O golpe de Estado de 11 de Setembro de 1973 na cidade de Santiago do Chile, derrubou o regime democrático constitucional e o presidente legítimo, Salvador Allende. Como é sabido o golpe foi articulado conjuntamente por oficiais sediciosos da marinha e do exército chileno, com apoio militar e financeiro do governo dos Estados Unidos e da CIA, bem como de organizações terroristas chilenas, como Patria y Libertad, de tendências nacionalistas-neofascistas, tendo sido encabeçado pelo General Augusto Pinochet, que se proclamou Presidente.

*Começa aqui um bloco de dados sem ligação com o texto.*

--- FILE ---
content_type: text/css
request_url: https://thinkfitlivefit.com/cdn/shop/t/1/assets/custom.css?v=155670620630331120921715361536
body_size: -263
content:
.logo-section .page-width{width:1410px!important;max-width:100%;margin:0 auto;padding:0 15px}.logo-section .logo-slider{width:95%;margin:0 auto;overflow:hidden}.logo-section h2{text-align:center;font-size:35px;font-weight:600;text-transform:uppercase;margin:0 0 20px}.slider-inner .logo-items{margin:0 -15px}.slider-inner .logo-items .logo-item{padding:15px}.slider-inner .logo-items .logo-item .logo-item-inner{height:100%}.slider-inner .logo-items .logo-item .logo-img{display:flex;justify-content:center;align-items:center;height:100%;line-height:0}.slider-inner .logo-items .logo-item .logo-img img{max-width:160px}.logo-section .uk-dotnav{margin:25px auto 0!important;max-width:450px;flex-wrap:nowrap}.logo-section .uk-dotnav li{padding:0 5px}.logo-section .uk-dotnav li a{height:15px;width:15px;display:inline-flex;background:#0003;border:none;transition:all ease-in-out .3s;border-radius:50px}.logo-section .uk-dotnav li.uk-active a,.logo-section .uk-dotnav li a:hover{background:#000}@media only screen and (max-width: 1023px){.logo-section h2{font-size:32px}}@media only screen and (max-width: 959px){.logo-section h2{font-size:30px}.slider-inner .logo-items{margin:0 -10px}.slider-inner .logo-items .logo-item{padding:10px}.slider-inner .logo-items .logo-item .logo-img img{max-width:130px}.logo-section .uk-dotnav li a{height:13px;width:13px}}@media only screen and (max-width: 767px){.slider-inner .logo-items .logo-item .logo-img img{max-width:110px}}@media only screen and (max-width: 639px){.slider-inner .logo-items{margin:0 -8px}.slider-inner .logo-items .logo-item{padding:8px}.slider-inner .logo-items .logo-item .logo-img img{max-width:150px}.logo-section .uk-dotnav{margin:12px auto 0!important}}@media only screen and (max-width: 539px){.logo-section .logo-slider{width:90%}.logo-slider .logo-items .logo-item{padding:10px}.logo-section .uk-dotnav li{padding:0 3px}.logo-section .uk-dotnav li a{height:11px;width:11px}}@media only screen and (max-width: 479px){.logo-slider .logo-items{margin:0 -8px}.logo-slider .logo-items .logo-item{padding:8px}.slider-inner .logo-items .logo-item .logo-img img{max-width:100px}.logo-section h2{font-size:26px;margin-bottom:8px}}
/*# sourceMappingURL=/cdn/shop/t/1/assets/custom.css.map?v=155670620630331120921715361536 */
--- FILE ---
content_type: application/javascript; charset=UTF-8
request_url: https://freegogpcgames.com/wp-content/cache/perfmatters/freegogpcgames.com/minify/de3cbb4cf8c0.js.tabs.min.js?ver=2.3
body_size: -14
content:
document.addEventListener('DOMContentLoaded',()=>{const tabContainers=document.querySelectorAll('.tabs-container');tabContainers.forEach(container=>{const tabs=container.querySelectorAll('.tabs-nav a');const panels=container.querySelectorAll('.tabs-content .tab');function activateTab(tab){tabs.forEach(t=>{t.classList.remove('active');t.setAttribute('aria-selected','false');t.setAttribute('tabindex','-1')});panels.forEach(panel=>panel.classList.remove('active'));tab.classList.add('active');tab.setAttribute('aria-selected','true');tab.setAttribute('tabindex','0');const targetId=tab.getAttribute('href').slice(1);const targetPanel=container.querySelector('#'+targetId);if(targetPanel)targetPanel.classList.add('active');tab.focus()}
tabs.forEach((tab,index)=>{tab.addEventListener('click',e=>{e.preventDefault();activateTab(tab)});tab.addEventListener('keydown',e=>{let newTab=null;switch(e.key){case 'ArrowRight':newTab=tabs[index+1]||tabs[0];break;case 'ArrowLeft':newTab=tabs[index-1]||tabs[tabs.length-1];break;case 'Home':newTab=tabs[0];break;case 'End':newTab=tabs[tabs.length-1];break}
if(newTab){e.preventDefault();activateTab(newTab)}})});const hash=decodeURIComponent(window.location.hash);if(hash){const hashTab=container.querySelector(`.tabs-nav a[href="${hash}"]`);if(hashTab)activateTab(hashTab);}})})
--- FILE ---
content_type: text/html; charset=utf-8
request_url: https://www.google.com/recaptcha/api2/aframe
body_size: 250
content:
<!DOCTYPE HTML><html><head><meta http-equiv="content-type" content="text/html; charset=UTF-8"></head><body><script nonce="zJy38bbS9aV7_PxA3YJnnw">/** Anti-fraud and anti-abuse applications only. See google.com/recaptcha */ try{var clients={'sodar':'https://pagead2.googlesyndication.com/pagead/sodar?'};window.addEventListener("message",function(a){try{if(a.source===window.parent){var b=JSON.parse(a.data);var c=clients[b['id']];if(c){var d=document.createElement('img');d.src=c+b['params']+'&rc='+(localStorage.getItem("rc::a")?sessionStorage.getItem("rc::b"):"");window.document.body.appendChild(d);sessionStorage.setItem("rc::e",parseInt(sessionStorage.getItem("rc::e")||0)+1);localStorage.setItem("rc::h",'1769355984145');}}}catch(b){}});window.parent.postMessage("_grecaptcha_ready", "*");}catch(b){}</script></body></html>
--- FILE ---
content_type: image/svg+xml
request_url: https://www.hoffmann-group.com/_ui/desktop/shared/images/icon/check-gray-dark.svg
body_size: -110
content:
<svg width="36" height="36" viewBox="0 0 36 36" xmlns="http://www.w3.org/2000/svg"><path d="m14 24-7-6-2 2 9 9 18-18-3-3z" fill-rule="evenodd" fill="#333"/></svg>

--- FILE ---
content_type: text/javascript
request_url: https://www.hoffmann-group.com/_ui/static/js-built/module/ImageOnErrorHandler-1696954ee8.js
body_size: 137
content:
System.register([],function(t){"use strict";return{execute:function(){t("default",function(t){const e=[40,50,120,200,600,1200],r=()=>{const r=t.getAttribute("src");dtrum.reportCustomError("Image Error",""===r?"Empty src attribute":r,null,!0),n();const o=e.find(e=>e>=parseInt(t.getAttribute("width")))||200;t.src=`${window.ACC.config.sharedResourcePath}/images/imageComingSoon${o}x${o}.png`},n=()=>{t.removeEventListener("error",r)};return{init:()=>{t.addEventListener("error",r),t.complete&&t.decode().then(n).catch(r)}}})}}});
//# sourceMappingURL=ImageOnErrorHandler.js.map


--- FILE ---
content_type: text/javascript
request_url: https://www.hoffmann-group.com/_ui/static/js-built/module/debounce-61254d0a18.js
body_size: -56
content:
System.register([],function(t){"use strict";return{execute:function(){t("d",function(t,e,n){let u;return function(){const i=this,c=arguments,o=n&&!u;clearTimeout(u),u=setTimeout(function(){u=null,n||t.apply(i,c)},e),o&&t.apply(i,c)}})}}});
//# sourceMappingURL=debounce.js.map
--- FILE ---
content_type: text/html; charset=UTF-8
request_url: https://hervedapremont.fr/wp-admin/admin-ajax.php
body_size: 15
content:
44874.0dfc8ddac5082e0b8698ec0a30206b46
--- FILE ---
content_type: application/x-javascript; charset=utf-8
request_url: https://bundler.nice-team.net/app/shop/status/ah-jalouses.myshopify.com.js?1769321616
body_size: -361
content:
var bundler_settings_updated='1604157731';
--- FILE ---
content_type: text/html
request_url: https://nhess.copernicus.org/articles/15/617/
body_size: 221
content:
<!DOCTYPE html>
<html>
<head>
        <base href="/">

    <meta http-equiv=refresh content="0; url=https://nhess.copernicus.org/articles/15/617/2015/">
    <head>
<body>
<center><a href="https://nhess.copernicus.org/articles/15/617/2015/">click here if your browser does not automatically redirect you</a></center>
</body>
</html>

O meu amigo Jairo Monteiro, que era jornalista na época e trabalhava para a revista brasileira “Cruzeiro”, na qualidade de correspondente para a América Latina, presenciou os acontecimentos ao serviço do único título da imprensa do Brasil presente naquela capital.
Passados 50 anos o também meu amigo, o chileno Luis Cruz-Villalobos, poeta e psicólogo, publicou recentemente um poema de homenagem ao jovem Miguel Arteche, uma das inúmeras vítimas da bestialidade desse tempo sombrio (Damnatio Memoriae, Poemas y no-poemas del horror, Notebook poiesis, 2023):
EL JOVEN TORTURADO
Miguel Arteche, 1976
“Ahora veo que tu sangre salta
y el miedo sube ya las escaleras,
y abren la puerta a medianoche y entra
la mano que te lleva.
Ahora palpo el muro repetido
en cuatro muertes sobre tu cabeza,
las uñas que te arrancan
y las órdenes que alguien vocifera.
Ahora te desnudan en la noche.
te arrebatan la piel, la voz te llagan,
te dejan en montón sobre las piedras,
te dividen en mil, te deshombrecen,
y te matan la luz que en ti vivía,
y escupido en la sombra allí te dejan.”
Em entrevista ao Expresso, o espanhol Mario Amorós, biógrafo do ditador e de Salvador Allende, atribuiu responsabilidades também à direita democrática pelo sucedido, incluindo a democracia-cristã. Essa circunstância alerta para o perigo de a esquerda se tornar por vezes imprudente de tal modo que a direita democrática, assustada, tende a ir acolher-se nos braços do extremismo. Por alguma razão ainda hoje 4 em cada 10 chilenos olham Allende como o principal culpado pela ditadura…
O Brasil passou por um processo semelhante, quando a direita não apenas apoiou o golpe contra Dilma e a subsequente eleição de Bolsonaro, mas também a tentativa de golpe de estado de 8 de Janeiro em Brasília. E vamos ver se o Lula 2.0 não vai repetir o mesmo erro.
A Open Society Foundations promoveu recentemente um dos maiores estudos de sempre sobre a opinião pública mundial em matéria de direitos humanos e democracia em 30 países. Segundo Mark Malloch-Brown, presidente da instituição, citado pelo DN: “As conclusões a que chegámos são simultaneamente preocupantes e alarmantes. As pessoas em todo o mundo querem continuar a acreditar na democracia. Mas, de geração em geração, essa convicção está a desvanecer-se à medida que crescem as dúvidas sobre a sua capacidade de proporcionar melhorias concretas nas suas vidas. Esta situação tem de mudar.”
Cerca de 40% dos jovens admitem um regime militar, contra 20% dos mais velhos, e 35% dos respondentes entre 18 e 35 anos aceitaria um líder forte que ignore as eleições e a instituição parlamentar, já que apenas 57% dos jovens acreditam que a democracia é preferível. “Entre as causas para estes níveis mais baixos de apoio da democracia entre os jovens estão os vários desafios que o mundo enfrenta, como a pobreza, a desigualdade e as alterações climáticas.”
O primeiro-ministro, António Costa, assinou a “Declaração de Santiago”, documento promovido pelo Presidente chileno, Gabriel Boric, e que pretende ser um compromisso político internacional em defesa dos direitos humanos e dos regimes democráticos no mundo. Mas não basta. É preciso que o governo desenvolva políticas estruturais que tenham em conta as preocupações das novas gerações. E isso é mais do que bilhetes de comboio, estadias em pousadas e devolução de propinas quando os alunos menos necessitam por já estarem a trabalhar.
Muitos ainda brandem o papão do comunismo, mas o perigo na Europa contemporânea não é o comunismo, é mesmo a extrema-direita.